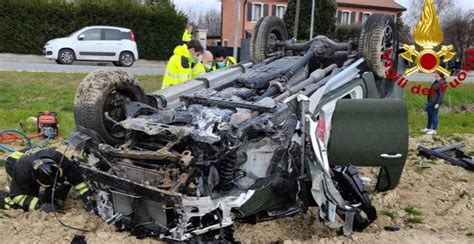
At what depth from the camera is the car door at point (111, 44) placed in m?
16.4

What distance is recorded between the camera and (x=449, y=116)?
11.1 meters

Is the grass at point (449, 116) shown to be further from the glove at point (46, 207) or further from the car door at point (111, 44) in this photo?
the car door at point (111, 44)

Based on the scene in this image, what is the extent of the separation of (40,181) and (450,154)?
5.13 m

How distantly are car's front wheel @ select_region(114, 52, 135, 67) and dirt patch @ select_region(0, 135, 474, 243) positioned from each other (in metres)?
12.6

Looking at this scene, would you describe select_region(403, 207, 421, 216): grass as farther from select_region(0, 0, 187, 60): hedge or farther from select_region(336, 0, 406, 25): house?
select_region(336, 0, 406, 25): house

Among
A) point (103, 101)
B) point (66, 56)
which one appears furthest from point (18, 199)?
point (66, 56)

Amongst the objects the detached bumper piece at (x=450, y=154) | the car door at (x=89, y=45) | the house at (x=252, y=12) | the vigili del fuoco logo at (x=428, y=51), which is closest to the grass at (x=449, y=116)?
the detached bumper piece at (x=450, y=154)

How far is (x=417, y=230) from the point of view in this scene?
359 centimetres

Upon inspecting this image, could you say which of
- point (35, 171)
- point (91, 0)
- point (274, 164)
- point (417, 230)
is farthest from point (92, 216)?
point (91, 0)

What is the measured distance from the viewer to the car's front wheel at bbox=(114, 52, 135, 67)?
16906mm

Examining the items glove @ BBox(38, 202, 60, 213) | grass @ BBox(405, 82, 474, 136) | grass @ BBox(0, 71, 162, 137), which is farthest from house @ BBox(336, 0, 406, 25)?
glove @ BBox(38, 202, 60, 213)

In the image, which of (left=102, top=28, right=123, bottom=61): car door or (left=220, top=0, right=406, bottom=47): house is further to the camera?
(left=220, top=0, right=406, bottom=47): house

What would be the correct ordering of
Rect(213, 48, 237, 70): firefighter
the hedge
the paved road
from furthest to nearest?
the hedge → the paved road → Rect(213, 48, 237, 70): firefighter

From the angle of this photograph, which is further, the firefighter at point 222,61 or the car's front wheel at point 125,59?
the car's front wheel at point 125,59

- - - - -

#### [WHAT IS NEEDED]
Copy out all of the material above word for word, keeping every line the same. Leave out the picture.

#### [THE RESULT]
At what depth from the camera is the car door at point (111, 44) placed in m?
16.4

What distance is recorded between the camera and (x=449, y=116)?
11.1 meters

Is the grass at point (449, 116) shown to be further from the glove at point (46, 207) or further from the car door at point (111, 44) in this photo?
the car door at point (111, 44)

Based on the scene in this image, what is the extent of the separation of (40,181) and (450,154)?
5.13 m

How distantly are car's front wheel @ select_region(114, 52, 135, 67) and dirt patch @ select_region(0, 135, 474, 243) positioned from each other (in metres)?
12.6

Looking at this scene, would you describe select_region(403, 207, 421, 216): grass as farther from select_region(0, 0, 187, 60): hedge or farther from select_region(336, 0, 406, 25): house?
select_region(336, 0, 406, 25): house

Among
A) point (103, 101)
B) point (66, 56)
which one appears furthest from point (18, 199)?
point (66, 56)

Amongst the objects the detached bumper piece at (x=450, y=154) | the car door at (x=89, y=45) | the house at (x=252, y=12) | the vigili del fuoco logo at (x=428, y=51), which is closest to the grass at (x=449, y=116)?
the detached bumper piece at (x=450, y=154)

How far is (x=417, y=230) from the point of view in this scene?
359 centimetres

Upon inspecting this image, could you say which of
- point (35, 171)
- point (91, 0)
- point (274, 164)
- point (417, 230)
is farthest from point (92, 216)?
point (91, 0)

What is the measured distance from the viewer to the car's front wheel at bbox=(114, 52, 135, 67)?
16906mm

Examining the items glove @ BBox(38, 202, 60, 213) | grass @ BBox(405, 82, 474, 136) | grass @ BBox(0, 71, 162, 137), which is farthest from house @ BBox(336, 0, 406, 25)?
glove @ BBox(38, 202, 60, 213)

In the image, which of (left=102, top=28, right=123, bottom=61): car door or (left=220, top=0, right=406, bottom=47): house is further to the camera?
(left=220, top=0, right=406, bottom=47): house

What would be the correct ordering of
Rect(213, 48, 237, 70): firefighter
the hedge
the paved road
from furthest to nearest?
the hedge → the paved road → Rect(213, 48, 237, 70): firefighter

From the angle of this photograph, which is further, the firefighter at point 222,61 or the car's front wheel at point 125,59?
the car's front wheel at point 125,59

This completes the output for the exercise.